The last stop on our final weekend hurrah in Spain was a city that Andrew had been dreaming of all year long. I think his year in Spain would have been incomplete had we not gotten to spend a day visiting Cuenca. Andrew seems to only gain energy on weekend trips, returning home ready to face a week of work, while I start off eager to escape, only to be worn out with the thought of getting home and doing the laundry we’ve accumulated by the end.
Cuenca itself is interesting enough and definitely merits a visit, especially if you are looking for a day or two trip from Madrid. We traipsed around the old town, which is fairly small, gawked at the Casas Colgadas, houses built into the side of a cliff, literally “hanging houses,” admired the brightly painted houses in the center square and toured the Cathedral. Also worth checking out is the Parador de Cuenca, an ancient convent turned government-owned luxury hotel. An iron bridge connects the old town and Casas Colgadas to the Parador across a deep gorge in the middle of the city. Walking across the bridge was definitely not my favorite part of our visit to Cuenca.
What I remember most about our time in Castilla-La Mancha, though, is the extraordinary hospitality that we received from the family run hotel and restaurant we stayed at for the night. The hotel itself was located a few miles outside of the city, per Andrew’s bargain hunting requirements, so when we pulled in the gravel parking lot to the establishment, we were surprised to find a full parking lot and people spilling out of the entrance way. Already, I felt intimidated by the amount of boisterous Spaniards blocking our path to the check-in counter and began to second guess Andrew’s choice of accommodations. The check-in counter was conveniently located right inside of the restaurant area, where a large group of people was indulging in an aperitif and socializing before the lunch hour. I generally hate to tromp into a group of Spaniards when I’m not expecting to, mostly because they always are dressed fabulously and have their makeup perfectly in place and on a normal travel day I’m dressed in flats or tennis shoes (heels or boots are really the only acceptable footwear for stylish Spanish ladies) and wearing minimal makeup. This phenomenon is only exaggerated on Sundays, when everyone puts on their best face and outfit and prances out onto the streets, into the bars and restaurants, to see and be seen. Of course, we showed up at prime time cocktail and tapas hour on a Sunday, the last day of our trip. I look ragged and tired, the ladies at the bar were polished and styled. Needless to say, I felt as though we were on display as we waited patiently and rather nervously at the counter: the under-dressed and awkward Americans. Thankfully, this situation played out in under 5 minutes and once we met the sweet lady who checked us in, we both felt right at home.
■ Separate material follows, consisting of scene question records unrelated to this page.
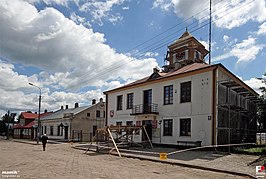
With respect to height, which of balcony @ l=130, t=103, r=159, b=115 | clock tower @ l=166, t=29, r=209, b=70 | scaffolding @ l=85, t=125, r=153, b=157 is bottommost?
scaffolding @ l=85, t=125, r=153, b=157

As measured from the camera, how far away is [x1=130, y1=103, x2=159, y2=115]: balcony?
2629 cm

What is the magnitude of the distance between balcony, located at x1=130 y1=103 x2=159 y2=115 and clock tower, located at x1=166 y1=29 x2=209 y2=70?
6901 millimetres

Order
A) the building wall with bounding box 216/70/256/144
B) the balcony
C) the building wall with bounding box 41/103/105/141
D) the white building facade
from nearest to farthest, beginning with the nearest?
the white building facade, the building wall with bounding box 216/70/256/144, the balcony, the building wall with bounding box 41/103/105/141

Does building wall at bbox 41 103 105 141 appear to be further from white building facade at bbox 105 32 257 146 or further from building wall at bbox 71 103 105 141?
white building facade at bbox 105 32 257 146

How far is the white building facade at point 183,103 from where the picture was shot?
2134 centimetres

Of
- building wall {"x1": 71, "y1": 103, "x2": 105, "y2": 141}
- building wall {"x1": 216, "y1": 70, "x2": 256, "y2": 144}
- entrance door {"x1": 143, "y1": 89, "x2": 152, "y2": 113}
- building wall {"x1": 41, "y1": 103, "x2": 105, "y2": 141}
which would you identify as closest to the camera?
building wall {"x1": 216, "y1": 70, "x2": 256, "y2": 144}

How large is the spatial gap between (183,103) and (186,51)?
36.6 ft

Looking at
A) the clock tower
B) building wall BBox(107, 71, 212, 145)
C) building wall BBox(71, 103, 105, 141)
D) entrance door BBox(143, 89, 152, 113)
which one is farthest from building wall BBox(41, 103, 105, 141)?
entrance door BBox(143, 89, 152, 113)

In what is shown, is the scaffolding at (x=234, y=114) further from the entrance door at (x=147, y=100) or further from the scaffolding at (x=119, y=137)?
the entrance door at (x=147, y=100)

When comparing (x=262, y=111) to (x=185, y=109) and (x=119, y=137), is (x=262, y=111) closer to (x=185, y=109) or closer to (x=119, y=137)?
(x=185, y=109)

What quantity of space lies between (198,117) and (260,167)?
377 inches

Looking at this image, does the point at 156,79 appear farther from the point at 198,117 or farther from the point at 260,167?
the point at 260,167

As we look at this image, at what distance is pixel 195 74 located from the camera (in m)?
22.8

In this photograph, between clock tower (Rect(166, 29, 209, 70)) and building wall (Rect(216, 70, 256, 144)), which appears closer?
building wall (Rect(216, 70, 256, 144))
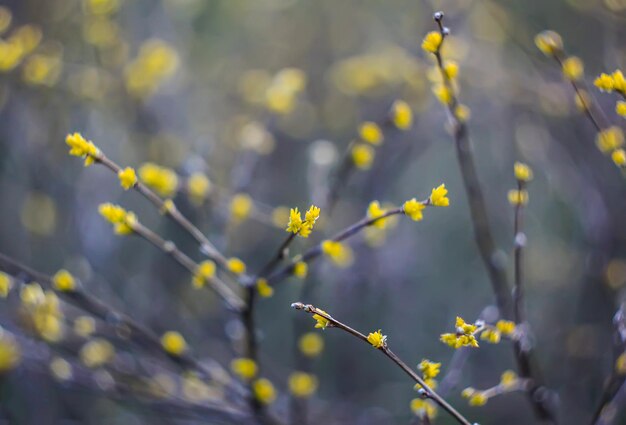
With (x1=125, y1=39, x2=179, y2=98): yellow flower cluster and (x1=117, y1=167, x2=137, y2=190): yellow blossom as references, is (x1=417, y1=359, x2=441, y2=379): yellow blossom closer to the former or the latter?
(x1=117, y1=167, x2=137, y2=190): yellow blossom

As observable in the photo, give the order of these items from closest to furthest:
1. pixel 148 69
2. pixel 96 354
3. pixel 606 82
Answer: pixel 606 82
pixel 96 354
pixel 148 69

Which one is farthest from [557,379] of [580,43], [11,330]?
[11,330]

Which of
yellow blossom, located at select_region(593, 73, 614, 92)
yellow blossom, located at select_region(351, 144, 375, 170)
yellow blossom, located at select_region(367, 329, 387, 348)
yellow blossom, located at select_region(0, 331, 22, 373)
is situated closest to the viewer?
yellow blossom, located at select_region(367, 329, 387, 348)

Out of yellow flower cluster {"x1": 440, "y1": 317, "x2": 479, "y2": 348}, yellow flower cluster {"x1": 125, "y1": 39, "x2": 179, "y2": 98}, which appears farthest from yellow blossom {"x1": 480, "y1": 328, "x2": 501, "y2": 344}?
yellow flower cluster {"x1": 125, "y1": 39, "x2": 179, "y2": 98}

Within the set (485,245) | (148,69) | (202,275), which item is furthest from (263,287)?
(148,69)

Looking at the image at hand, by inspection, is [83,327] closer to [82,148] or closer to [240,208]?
[240,208]

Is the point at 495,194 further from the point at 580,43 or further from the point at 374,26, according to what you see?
the point at 374,26
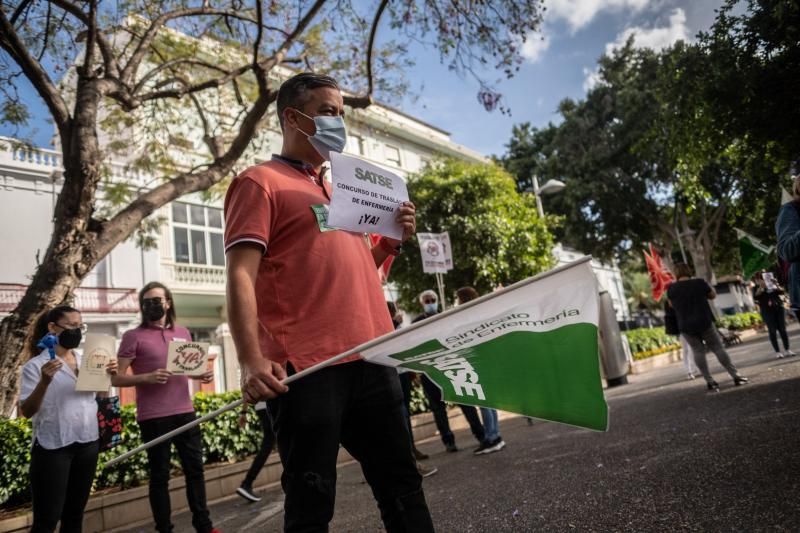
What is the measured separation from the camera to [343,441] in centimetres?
182

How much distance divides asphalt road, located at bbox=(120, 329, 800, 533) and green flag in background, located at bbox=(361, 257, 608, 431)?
1.33 meters

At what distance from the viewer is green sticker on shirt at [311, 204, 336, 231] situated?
188 centimetres

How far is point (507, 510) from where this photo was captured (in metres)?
3.51

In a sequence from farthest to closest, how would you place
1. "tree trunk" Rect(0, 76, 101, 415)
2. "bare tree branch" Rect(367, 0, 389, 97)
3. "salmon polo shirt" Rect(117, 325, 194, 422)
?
"bare tree branch" Rect(367, 0, 389, 97) < "tree trunk" Rect(0, 76, 101, 415) < "salmon polo shirt" Rect(117, 325, 194, 422)

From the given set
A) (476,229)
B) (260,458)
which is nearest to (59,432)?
(260,458)

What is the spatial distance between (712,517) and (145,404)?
12.0 ft

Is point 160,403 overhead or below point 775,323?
overhead

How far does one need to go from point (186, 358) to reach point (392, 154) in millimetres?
24901

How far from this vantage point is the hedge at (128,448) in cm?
532

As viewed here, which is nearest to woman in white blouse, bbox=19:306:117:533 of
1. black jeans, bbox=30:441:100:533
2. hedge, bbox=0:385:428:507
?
black jeans, bbox=30:441:100:533

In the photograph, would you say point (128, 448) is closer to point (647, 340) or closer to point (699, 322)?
point (699, 322)

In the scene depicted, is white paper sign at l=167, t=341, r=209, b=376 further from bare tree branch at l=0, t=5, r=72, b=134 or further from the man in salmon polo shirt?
bare tree branch at l=0, t=5, r=72, b=134

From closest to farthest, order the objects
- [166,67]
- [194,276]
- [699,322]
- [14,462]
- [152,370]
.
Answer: [152,370] → [14,462] → [699,322] → [166,67] → [194,276]

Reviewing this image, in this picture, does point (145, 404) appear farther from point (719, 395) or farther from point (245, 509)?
point (719, 395)
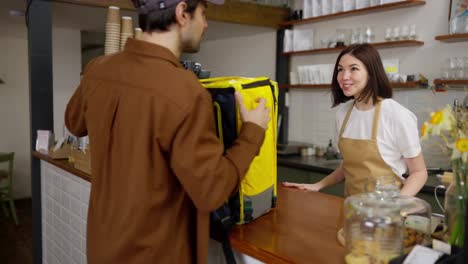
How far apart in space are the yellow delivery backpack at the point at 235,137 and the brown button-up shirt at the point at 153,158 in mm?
86

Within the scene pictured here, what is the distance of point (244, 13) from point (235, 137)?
11.8 ft

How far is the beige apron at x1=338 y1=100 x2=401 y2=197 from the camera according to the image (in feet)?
6.77

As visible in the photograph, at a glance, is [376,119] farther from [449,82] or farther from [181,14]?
[449,82]

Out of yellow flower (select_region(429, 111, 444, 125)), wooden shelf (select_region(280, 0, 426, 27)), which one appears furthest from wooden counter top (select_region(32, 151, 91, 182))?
wooden shelf (select_region(280, 0, 426, 27))

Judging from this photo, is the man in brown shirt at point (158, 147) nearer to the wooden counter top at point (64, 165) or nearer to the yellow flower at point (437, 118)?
the yellow flower at point (437, 118)

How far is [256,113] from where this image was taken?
1314 millimetres

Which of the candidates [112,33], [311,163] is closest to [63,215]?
[112,33]

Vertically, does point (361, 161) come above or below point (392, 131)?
below

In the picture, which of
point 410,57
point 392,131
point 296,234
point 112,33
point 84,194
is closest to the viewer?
point 296,234

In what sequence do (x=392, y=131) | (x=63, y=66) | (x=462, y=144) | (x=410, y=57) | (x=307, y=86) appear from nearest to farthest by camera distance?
(x=462, y=144) < (x=392, y=131) < (x=410, y=57) < (x=307, y=86) < (x=63, y=66)

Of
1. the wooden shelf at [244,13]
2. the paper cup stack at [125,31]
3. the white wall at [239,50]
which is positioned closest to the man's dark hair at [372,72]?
the paper cup stack at [125,31]

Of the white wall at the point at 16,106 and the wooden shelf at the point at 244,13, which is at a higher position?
the wooden shelf at the point at 244,13

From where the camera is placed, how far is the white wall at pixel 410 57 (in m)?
3.76

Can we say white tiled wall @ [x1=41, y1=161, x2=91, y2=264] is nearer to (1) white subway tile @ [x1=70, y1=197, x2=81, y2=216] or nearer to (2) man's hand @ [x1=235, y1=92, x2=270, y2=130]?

The sign of a great family run hotel establishment has to be that when the required information for the transaction has taken place, credit card number given, passports checked, room key handed over, breakfast time confirmed, the person working at the desk has the courtesy to ask if this is a first time visit to the area. The check in girl at El Rento, the place we were lucky enough to stay, promptly pulled out a map of Cuenca, slapped it down, proceeded to explain directions to the center, the best place to park and pointed out the highlights of the city. I am always appreciative whenever this happens, since it means we won’t have to search for the tourism office and won’t have to drive around guessing where we can park. This is also the perfect time to ask for restaurant recommendations so you don’t have to spend precious time scrutinizing menus and looking for a place that isn’t too expensive in a city you’ve never visited before.
The whole time we spoke, the lady we later learned was the proprietor’s daughter, patiently answered our questions and treated us graciously, genuinely glad we’d decided on El Rento for our stay in Cuenca. A little hospitality really turned our one night stay in Cuenca into wishing we had time for another night. We ate all our meals at their restaurant and we especially enjoyed our Sunday night dinner. Around nine o’clock in the evening we returned from the city, hungry from walking. We ventured back into the dining room that had earlier been packed with a huge family celebrating a first communion. Now it was filled with old folks from the community, taking part in their Sunday night ritual of eating at El Rento and watching TV together. A hushed silence dominated the tone of the room, unusual enough for chatty Spanish folks, as the guests eating at the restaurant watched an old black and white movie on the flat screen TV. We both felt priveliged, at least I did, to be in the middle of a weekly tradition that must literally be dying out as all the people surrounding the tables eating salad and deep fried croquetas were in the seventy plus category. The most endearing moment, though, had to be when a tiny, hunched over, elderly man burst through the front door, so triumphiant he’d made it another week that he raised his fists above his head, shook them and shouted a greeting to all his friends.
Staying at El Rento left an incredible impression of true familial hospitality in my mind. For a generation where everything should be done as efficiently as possible and which places personal boundaries even higher and closer, afraid of letting others in or revealing how his or her life is lived out each day, El Rento allowed us a glimpse into what it would be like to be a part of a Spanish family, if only for a few happy hours.